On the software side, Orion will use an open source Luster parallel file system (used by many supercomputers around the world, including OLCF’s Titan and Jaguar) as well as ZFS with a volume manager.
Typically, Orion in the center of Frontier will have three levels:
- A metadata tier comprising 480 NVMe SSDs with a capacity of 10PB.
- A tier of NVMe storage that utilizes 5,400 SSDs offering 11.5PB of capacity, maximum read-write speeds of 10TB / s, and over 2 million random read I / O operations per second (IOPS ).
- A level of HDD storage based on 47,700 PMR hard drives offering a capacity of 679 PB, a maximum read speed of 5.5 TB / s, a maximum write speed of 4.6 TB / s and over 2 million ‘Random read IOPS.

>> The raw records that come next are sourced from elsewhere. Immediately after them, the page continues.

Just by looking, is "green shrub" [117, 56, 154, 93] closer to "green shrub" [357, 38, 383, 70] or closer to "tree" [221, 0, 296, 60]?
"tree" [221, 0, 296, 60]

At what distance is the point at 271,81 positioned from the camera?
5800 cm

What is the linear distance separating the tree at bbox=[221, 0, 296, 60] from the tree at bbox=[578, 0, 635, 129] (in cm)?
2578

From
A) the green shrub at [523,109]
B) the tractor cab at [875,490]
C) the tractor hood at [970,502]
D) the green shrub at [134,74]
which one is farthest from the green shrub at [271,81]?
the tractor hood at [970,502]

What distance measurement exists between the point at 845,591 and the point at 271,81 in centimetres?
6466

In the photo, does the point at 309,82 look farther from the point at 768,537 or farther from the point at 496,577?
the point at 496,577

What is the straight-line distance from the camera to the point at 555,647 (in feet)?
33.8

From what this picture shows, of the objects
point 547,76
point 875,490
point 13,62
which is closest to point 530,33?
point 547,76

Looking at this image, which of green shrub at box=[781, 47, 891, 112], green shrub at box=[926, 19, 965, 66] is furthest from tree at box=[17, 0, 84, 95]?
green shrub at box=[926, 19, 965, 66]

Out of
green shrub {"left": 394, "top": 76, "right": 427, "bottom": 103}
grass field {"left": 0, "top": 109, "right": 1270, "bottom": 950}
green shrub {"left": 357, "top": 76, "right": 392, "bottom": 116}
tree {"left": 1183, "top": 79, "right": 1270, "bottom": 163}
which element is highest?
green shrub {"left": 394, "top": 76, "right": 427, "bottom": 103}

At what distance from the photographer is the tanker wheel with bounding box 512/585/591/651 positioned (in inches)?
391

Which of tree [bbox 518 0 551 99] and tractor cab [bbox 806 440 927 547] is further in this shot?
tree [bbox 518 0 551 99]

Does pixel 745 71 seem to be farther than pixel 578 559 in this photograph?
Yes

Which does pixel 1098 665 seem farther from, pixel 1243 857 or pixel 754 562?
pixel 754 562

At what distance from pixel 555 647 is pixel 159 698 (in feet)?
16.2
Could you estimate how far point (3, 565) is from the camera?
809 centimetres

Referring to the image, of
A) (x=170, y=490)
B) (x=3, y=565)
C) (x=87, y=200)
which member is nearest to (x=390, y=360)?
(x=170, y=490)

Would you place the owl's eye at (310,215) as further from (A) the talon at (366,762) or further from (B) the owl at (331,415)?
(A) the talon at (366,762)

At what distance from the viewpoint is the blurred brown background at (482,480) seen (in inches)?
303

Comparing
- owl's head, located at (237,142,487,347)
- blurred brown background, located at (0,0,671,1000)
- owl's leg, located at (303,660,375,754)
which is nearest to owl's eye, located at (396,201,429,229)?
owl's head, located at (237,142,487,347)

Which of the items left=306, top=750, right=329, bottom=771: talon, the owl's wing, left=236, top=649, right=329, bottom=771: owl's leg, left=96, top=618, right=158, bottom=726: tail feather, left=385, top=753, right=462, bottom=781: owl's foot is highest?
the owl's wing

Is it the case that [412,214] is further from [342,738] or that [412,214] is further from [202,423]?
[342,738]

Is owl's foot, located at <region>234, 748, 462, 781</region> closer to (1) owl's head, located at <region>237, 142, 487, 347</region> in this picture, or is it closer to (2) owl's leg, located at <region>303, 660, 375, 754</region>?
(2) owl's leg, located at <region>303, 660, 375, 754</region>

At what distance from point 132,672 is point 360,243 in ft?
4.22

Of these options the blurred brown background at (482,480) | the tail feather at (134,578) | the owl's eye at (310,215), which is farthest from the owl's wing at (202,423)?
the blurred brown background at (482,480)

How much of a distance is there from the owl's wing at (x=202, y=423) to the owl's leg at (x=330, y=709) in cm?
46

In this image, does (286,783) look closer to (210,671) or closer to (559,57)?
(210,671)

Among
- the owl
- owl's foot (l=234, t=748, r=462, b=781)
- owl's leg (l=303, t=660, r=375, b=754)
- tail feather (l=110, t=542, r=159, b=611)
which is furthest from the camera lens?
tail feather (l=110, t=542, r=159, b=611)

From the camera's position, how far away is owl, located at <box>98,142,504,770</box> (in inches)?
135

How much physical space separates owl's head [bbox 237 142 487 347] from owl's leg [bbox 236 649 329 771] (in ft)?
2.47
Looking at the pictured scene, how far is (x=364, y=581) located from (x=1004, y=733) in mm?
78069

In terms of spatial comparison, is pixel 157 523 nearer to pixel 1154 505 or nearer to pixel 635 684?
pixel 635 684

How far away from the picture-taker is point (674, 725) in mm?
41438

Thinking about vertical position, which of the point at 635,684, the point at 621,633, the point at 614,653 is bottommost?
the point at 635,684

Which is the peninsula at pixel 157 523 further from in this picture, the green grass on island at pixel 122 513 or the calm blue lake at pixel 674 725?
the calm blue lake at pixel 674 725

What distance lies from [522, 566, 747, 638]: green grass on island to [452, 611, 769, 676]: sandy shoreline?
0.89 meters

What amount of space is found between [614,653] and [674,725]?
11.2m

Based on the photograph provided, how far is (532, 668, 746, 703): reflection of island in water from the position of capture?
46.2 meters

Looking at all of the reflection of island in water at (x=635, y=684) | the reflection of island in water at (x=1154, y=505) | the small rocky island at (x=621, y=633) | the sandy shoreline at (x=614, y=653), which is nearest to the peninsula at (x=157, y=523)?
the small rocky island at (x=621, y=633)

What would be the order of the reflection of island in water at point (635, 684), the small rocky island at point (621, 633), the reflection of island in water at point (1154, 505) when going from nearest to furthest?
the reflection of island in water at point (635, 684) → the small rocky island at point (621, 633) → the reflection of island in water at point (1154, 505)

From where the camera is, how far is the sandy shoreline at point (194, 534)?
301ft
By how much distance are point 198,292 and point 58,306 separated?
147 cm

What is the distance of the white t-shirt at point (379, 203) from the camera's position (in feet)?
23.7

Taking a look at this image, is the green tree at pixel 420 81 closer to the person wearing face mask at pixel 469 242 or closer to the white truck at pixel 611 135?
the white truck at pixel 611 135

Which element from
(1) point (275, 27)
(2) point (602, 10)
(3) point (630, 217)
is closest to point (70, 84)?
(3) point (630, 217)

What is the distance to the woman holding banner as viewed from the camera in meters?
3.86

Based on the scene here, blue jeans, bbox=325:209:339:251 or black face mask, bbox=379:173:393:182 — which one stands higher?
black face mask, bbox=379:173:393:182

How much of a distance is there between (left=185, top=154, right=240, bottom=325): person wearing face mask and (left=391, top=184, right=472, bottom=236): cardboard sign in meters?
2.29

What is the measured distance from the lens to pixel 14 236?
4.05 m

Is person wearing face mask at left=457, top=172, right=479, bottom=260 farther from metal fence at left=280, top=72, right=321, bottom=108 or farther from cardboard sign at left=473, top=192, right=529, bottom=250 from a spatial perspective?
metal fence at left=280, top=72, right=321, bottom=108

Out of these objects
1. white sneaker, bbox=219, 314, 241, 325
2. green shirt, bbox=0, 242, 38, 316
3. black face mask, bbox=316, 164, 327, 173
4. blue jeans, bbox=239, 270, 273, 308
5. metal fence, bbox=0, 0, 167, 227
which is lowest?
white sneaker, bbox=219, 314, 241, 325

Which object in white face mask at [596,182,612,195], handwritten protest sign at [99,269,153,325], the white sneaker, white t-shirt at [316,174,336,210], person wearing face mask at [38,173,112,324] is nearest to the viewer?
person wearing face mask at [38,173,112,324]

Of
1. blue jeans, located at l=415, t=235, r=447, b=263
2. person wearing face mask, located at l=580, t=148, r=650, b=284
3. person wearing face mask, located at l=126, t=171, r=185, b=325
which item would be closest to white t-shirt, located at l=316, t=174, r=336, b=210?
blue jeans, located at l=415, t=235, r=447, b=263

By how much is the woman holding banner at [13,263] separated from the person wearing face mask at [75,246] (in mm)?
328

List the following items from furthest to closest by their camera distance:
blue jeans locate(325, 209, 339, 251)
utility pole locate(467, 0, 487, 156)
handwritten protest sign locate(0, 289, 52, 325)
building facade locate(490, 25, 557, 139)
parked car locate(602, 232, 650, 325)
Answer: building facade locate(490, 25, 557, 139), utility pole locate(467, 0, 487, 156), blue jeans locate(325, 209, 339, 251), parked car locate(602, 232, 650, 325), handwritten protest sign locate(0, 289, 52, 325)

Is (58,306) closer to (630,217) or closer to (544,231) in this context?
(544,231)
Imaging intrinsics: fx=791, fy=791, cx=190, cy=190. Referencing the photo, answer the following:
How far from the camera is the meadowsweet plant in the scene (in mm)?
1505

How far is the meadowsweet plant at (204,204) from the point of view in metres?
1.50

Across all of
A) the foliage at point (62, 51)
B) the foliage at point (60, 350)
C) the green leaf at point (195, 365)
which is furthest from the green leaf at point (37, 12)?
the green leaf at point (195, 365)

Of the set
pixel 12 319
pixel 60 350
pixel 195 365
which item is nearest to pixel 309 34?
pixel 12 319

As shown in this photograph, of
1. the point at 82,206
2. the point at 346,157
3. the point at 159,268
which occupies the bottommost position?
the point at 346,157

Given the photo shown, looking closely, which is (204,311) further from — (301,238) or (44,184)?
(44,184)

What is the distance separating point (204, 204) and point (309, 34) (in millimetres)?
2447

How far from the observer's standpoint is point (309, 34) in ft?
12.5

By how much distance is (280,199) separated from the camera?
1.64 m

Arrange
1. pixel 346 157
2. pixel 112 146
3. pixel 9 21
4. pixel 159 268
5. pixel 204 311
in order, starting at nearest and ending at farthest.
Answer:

OLCF says Orion will have 40 Luster Metadata Server nodes and 450 Luster Object Storage (OSS) service nodes for a total of 1350 OST system-wide. Each OSS node will provide one Object Storage Target (OST) device for performance and two OST devices for capacity. Additionally, Orion will use 160 nodes for routing which will deliver peak read-write speeds of 3.2 TB / s available for other OLCF resources and platforms.
“Orion pushes the boundaries of what is technically possible due to its extreme scale and hybrid hard drive / NVMe nature,” said Dustin Leverman, leader of the high performance compute storage and archiving group at OLCF . “It’s a complex system, but our experience and best practices will help us create a resource that enables our users to push the boundaries of science using Frontier.”
The storage layer: up to 75 TB / s at 15 billion read IOPS
Frontier’s storage layer includes SSD drives installed directly into compute nodes and connected to AMD’s EPYC processors using a PCIe Gen 4 interface. These NVMe drives will deliver overall performance of over 75TB / s read speed, over 35TB / write speed and over 15 billion random read IOPS.
The OLCF has not disclosed the capacity of the storage layer, but this is only local storage, so don’t expect tens of petabytes here.
Overall, the storage layer gives Frontier a whopping 75TB / s performance, while the Orion in the middle offers a capacity of around 700PB. The combination of this dual-layer storage subsystem and tiered provides exactly what a 1.5 EFLOPS machine with 20MWatt power consumption needs: unbeatable storage performance to power data to processors and GPUs and the ultimate capacity to store large data sets on which the supercomputer is designed. treat.